Wearing a black golf shirt, jeans and casual shoes, you’d think he was just a well-dressed race fan.
Those are out there, you know.
But Gordon’s different. He stands out. He’s got a couple of people around him as he walks up to his famous, DayGlo rainbow No. 24 DuPont Chevy Lumina and shakes hands with announcer Mike Joy and Speedway Motorsports Inc. President Marcus Smith.
Work inside the Hall of Fame comes to a stop. People at the entrance of the building peer into the Glory Road exhibit for a look at what’s happening.
It’s too early for a lunch break, but when Jeff Gordon’s talking, you listen.
Gordon’s not at the Hall of Fame for any kind of enshrinement. At least not until his 20-plus-year career is over, then his 88 wins and four titles will get him in. Gordon is at the Hall for a press conference commemorating the 20-year anniversary of the 1994 Coca-Cola 600, his first win.
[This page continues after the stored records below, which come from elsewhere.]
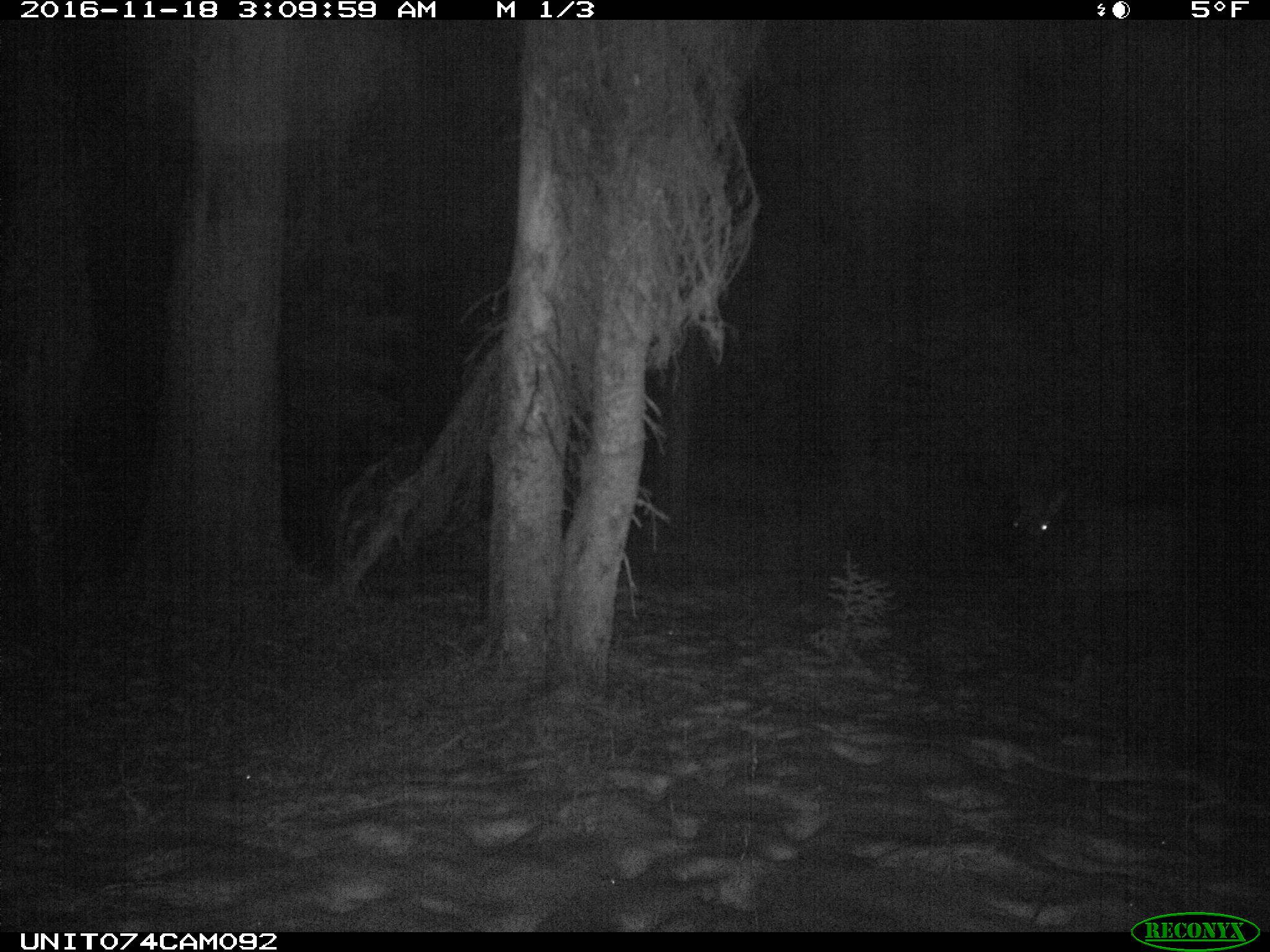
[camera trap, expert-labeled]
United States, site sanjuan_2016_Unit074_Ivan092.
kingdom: Animalia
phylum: Chordata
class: Mammalia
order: Artiodactyla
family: Cervidae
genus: Cervus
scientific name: Cervus elaphus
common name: red deer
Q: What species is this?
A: Cervus elaphus (red deer).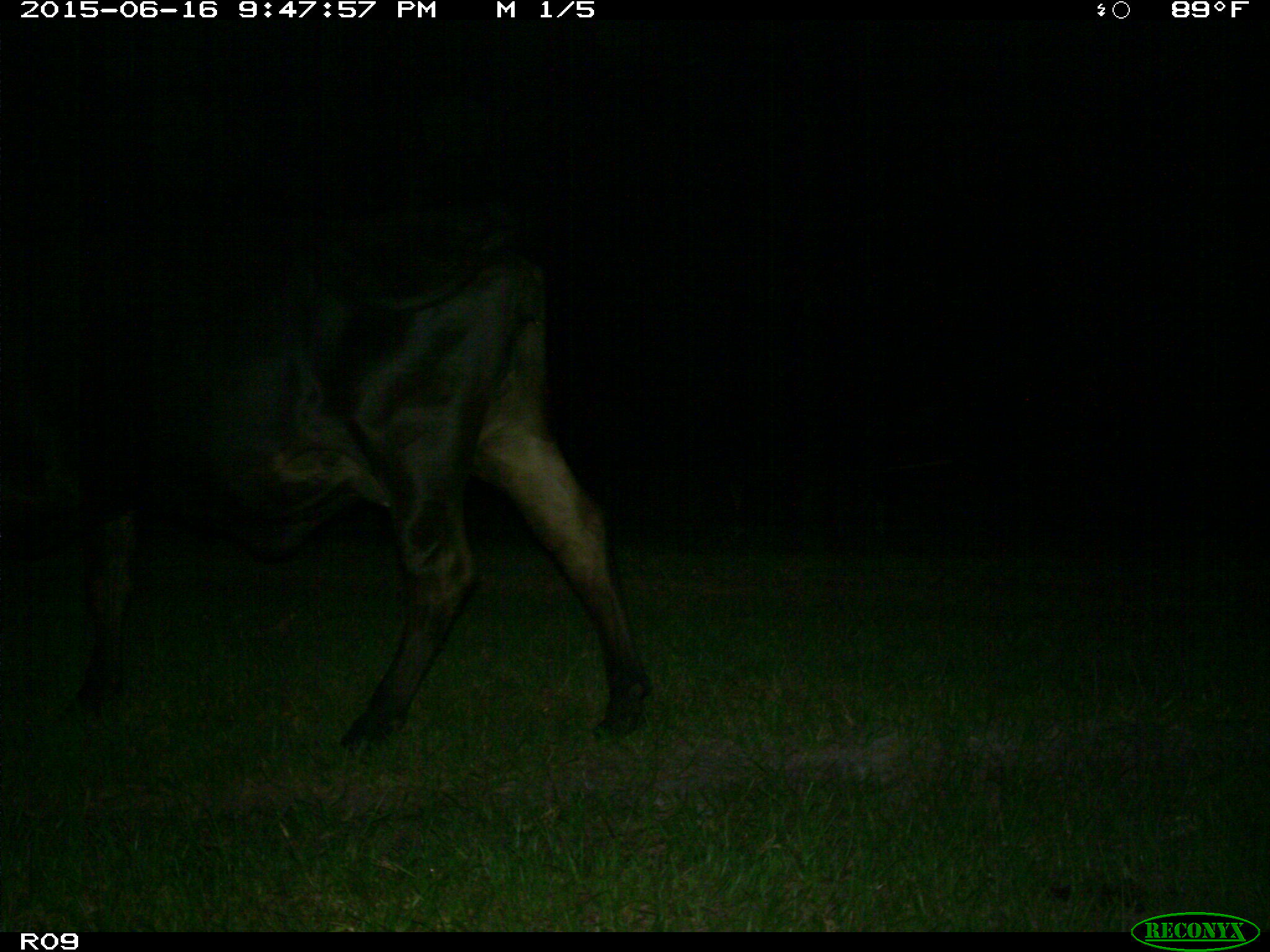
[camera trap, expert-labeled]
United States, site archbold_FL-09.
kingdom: Animalia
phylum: Chordata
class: Mammalia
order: Artiodactyla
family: Bovidae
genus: Bos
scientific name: Bos taurus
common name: domestic cow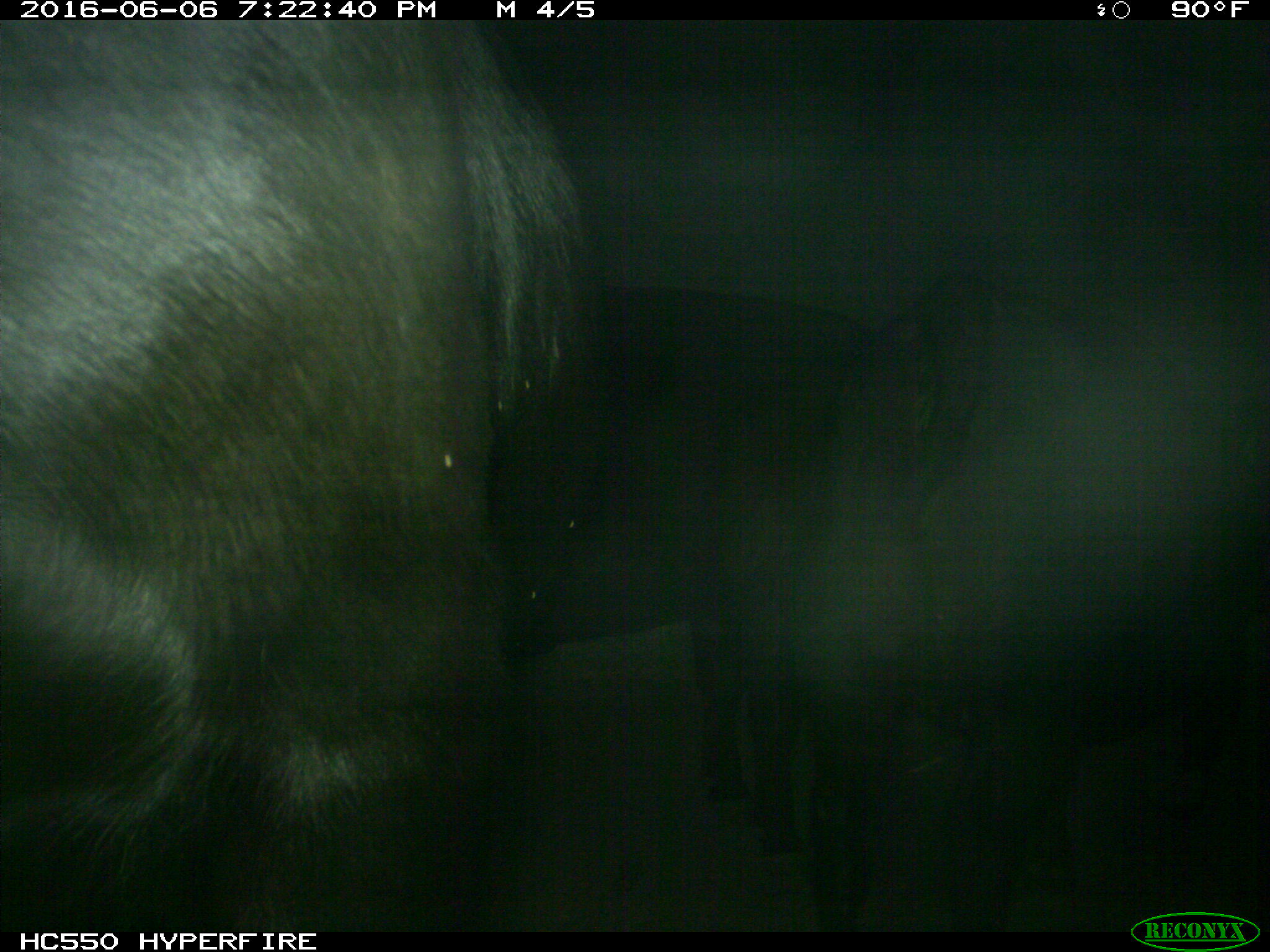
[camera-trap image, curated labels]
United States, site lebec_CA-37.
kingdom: Animalia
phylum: Chordata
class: Mammalia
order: Artiodactyla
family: Bovidae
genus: Bos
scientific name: Bos taurus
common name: domestic cow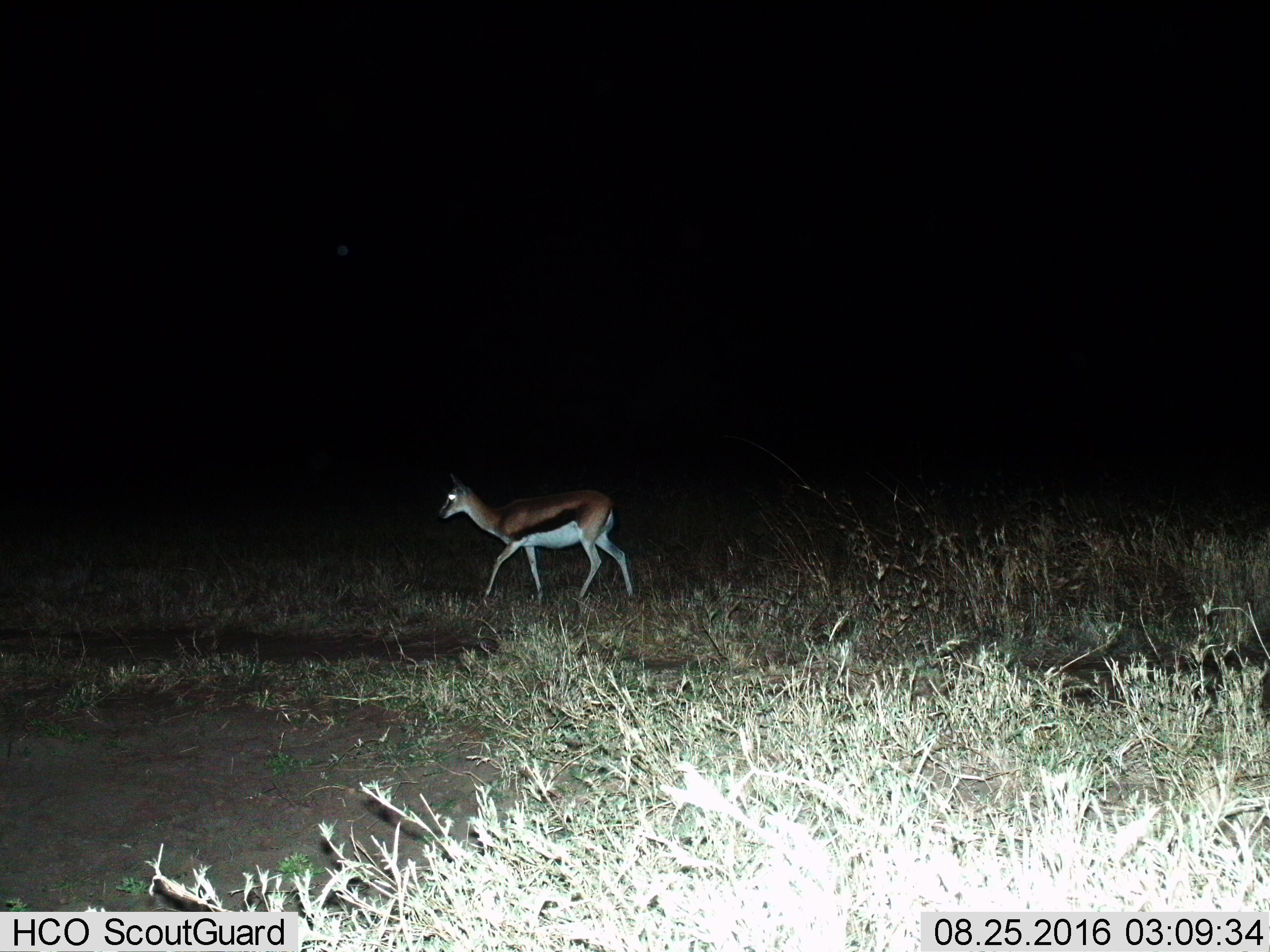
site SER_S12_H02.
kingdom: Animalia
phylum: Chordata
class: Mammalia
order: Artiodactyla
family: Bovidae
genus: Eudorcas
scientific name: Eudorcas thomsonii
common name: thomson's gazelle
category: gazellethomsons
Gazellethomsons (thomson's gazelle) (Eudorcas thomsonii), count 1. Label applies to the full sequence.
Gordon smiles when he talks about his emotions from the race, which were so strong he found himself crying in Victory Lane. He smiles when he recalls maybe stepping into some gray areas late in the race. There are smiles all around.
Gordon has that effect on people. He’s upbeat, and he plays to a crowd. You watch Jeff Gordon for a few minutes and even the staunchest Dale Earnhardt Jr. or Tony Stewart fans would start to think he’s a pretty good guy.
“One of my favorite parts of the video is that when it shows me going down pit road, there was a pit road speed, but I’m not sure I was running it,” Gordon says. It draws laughs.
If there’s anything Gordon knows how to do as well as drive a racecar, it’s put people at ease. He could be an executive at Hendrick Motorsports whenever he retires. He could be an announcer on television if he wants. As his career winds down – wait, winds down? He’s the points leader! – Gordon has time to reflect.
He doesn’t want time to reflect.
He wants to win a Sprint Cup championship. He doesn’t believe he has one.
“Yeah, I’m a four-time champion, but those are Winston Cup championships,” Gordon says. “I want to win a Sprint Cup. I want to win one under (the Chase) format.”
Many believe this is his last legitimate shot at a title. We said that last year, too. And the year before.
Gordon keeps us interested. He keeps us coming back for more.
He’s never truly out of the hunt, whether it’s because he rallies into the Chase or Brian France puts him in it because of Clint Bowyer’s actions.
Gordon stopped conversation with those around him long enough to sneak a glance at the screen when it showed his 22-year-old face in Victory Lane.
He’s not youthful anymore. There are gray hairs and there was a long-running back injury that made him wonder if he could keep racing. He’s seen about all there is to see in NASCAR’s top series, but he still has the same desire he had when he was the same age as most college students.
It’s what endears him to millions of fans. It’s also what might win him a fifth championship.
“That would be as good as it could possibly get,” Gordon says.
It might spawn another video at the Hall of Fame, too.